Execution — db-21 Wire Format and Workload

This document is the single source of truth for the canonical wire format and the deterministic workload. Anything ambiguous here is a bug; fix the doc, not the implementations.

1. SplitMix64 PRNG

state += 0x9E3779B97F4A7C15
z      = state
z      = (z XOR (z >> 30)) * 0xBF58476D1CE4E5B9
z      = (z XOR (z >> 27)) * 0x94D049BB133111EB
return   z XOR (z >> 31)

All multiplications are unsigned 64-bit, wrapping on overflow. The PRNG is seeded with the user-supplied 64-bit seed. Three draws happen per op, even when only one or two are used — keep them in order (r1, r2, r3).

2. Operation Selection

op = (r1 >> 62) & 0b11
opAction
0, 1Put(k = "k" + (r2 mod keys), v = u32_be(r3 as u32))
2Delete(k = "k" + (r2 mod keys))
3RangeTomb(start = "k" + a, end = "k" + (a + 1 + (r3 mod (keys-a)))) where a = r2 mod keys

In scenario ptonly, op 3 is rewritten to op 0 before the action runs. The three draws still happen.

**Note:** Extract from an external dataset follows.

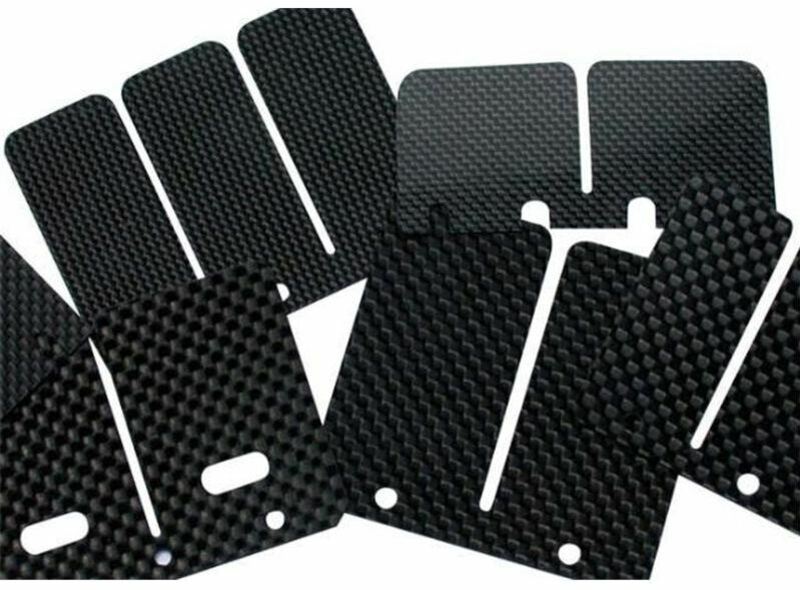Carbon diaphragm plates Tecnium Aprilia RS50 - Rieju Drac50 RR (pair)
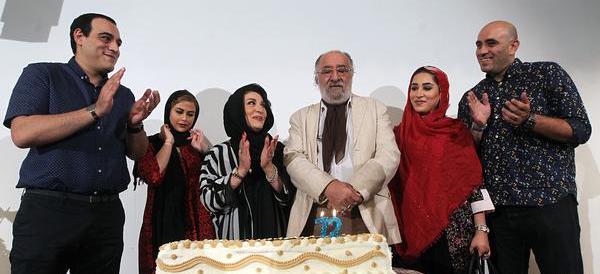 عکس همسر و فرزندان جهانگیر الماسی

The value bytes are the big-endian 32-bit representation of r3 truncated to 32 bits. (Big-endian because it produces visually distinct bytes across fixtures; the format is otherwise little-endian.)

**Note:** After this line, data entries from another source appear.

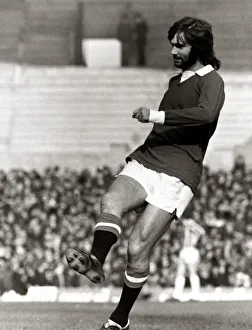 George Best Football Player - March 1972 of Manchester United George Best Football Player - March 1972 of Manchester United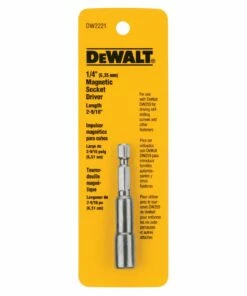 DeWalt 1/4 in. Magnetic Nut Drivers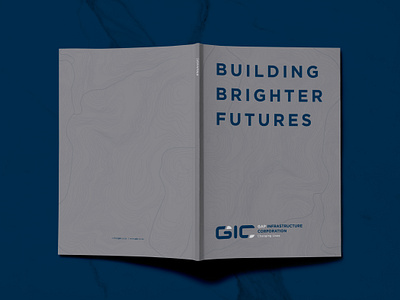 Corporate Profile for GIC branding design graphic design logo typography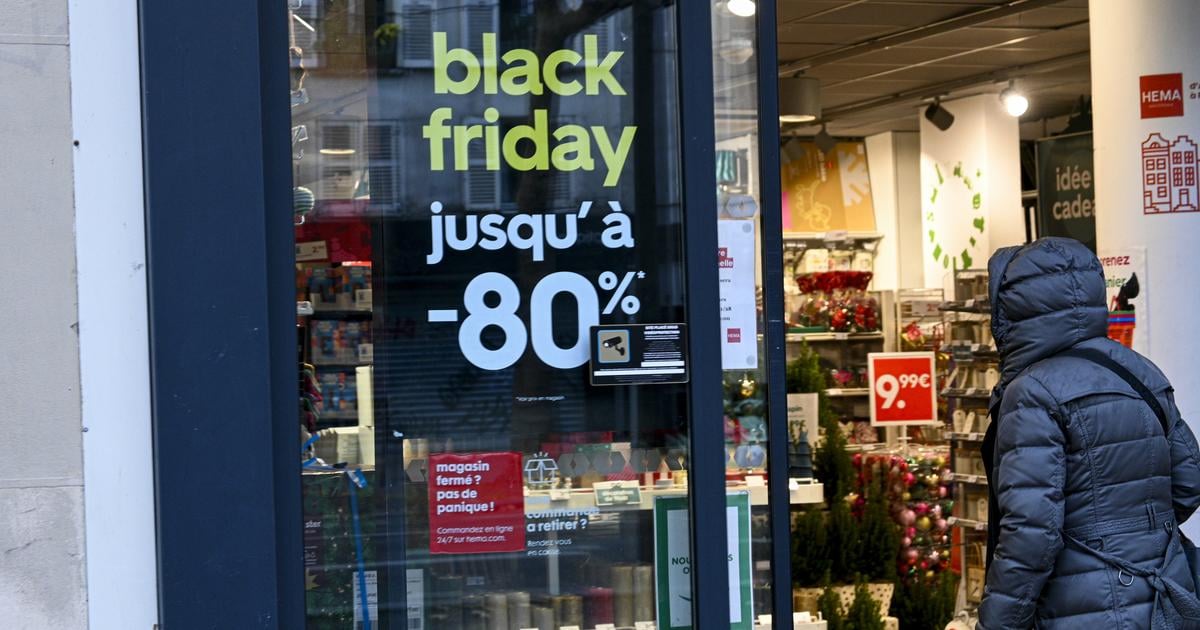 الجمعة السوداء: حدث تسويقي حيوي للتجار الفرنسيين في ظل تحديات القوة الشرائية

3. Flush and Compact Cadence

  • Every 8 ops (i.e. when (op_idx + 1) % 8 == 0): flush all pending entries and tombstones into a new SST at the newest position.
  • Every 16 ops (i.e. when (op_idx + 1) % 16 == 0): run one compaction pass appropriate to the scenario (size-tiered, universal, or no-op).
  • No residue flush at end. If the loop ends with non-zero pending entries, they are discarded. This is intentional: it keeps the cross-language hashes stable regardless of ops mod 8.

4. Canonical Wire Format

All integers little-endian. lenpref(b) means u32 LE len(b) ‖ b.

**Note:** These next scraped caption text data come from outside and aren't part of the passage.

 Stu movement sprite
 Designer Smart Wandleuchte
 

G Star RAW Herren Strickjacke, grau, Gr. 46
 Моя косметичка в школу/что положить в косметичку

"DSEADV21"               (8 bytes, ASCII, no terminator)
f64 LE ratio             (IEEE 754 bit pattern, not a string)
u32 LE sst_count
for each SST (newest first):
    lenpref(smallest_key)
    lenpref(largest_key)
    u32 LE entry_count
    for each entry:
        u8 kind                 (Put = 1, Delete = 2)
        lenpref(key)
        if kind == Put: lenpref(value)
    u32 LE range_tomb_count
    for each range tombstone:
        lenpref(start_key)
        lenpref(end_key)
    u64 LE bloom_bitmap

5. The Three Canonical Fixtures

Captured from the Rust reference and pinned in scripts/cross_test.sh:

Fixtureseedopskeysscenariosha256 of dump
A4220032tieredcompactfc2fe88978eb2d419a73a7a16fa9ec0695ad9a56cb3a31b0bf85c0a28d7c97d6
B750064universalcompact05b07426e0da8ec2f1f8c81573dc275cd61cab9c19c93dc17c854456e441e7bb
C9930016withrange4ad255755dbfbaa40a842766656d0c0dbd6713b6a527ffea5a24fa35964d73e4

If you change anything about the workload or the wire format, these hashes change. That's the contract: the hashes are intentional padlocks on behavioural drift.

6. lsmctl CLI

lsmctl workload --seed S --ops N --keys K --scenario {ptonly|withrange|tieredcompact|universalcompact}

Prints the lowercase hex sha256 of dump_state() followed by a newline. Exit code is 0 on success, 2 on argument errors. All three ports must agree on stdout byte-for-byte for the same arguments.

7. Reproducing the Hashes

cd db-21-storage-engine-advanced
./scripts/verify.sh     # all unit tests
./scripts/cross_test.sh # cross-language byte equivalence

Expected last line: === ALL OK ===.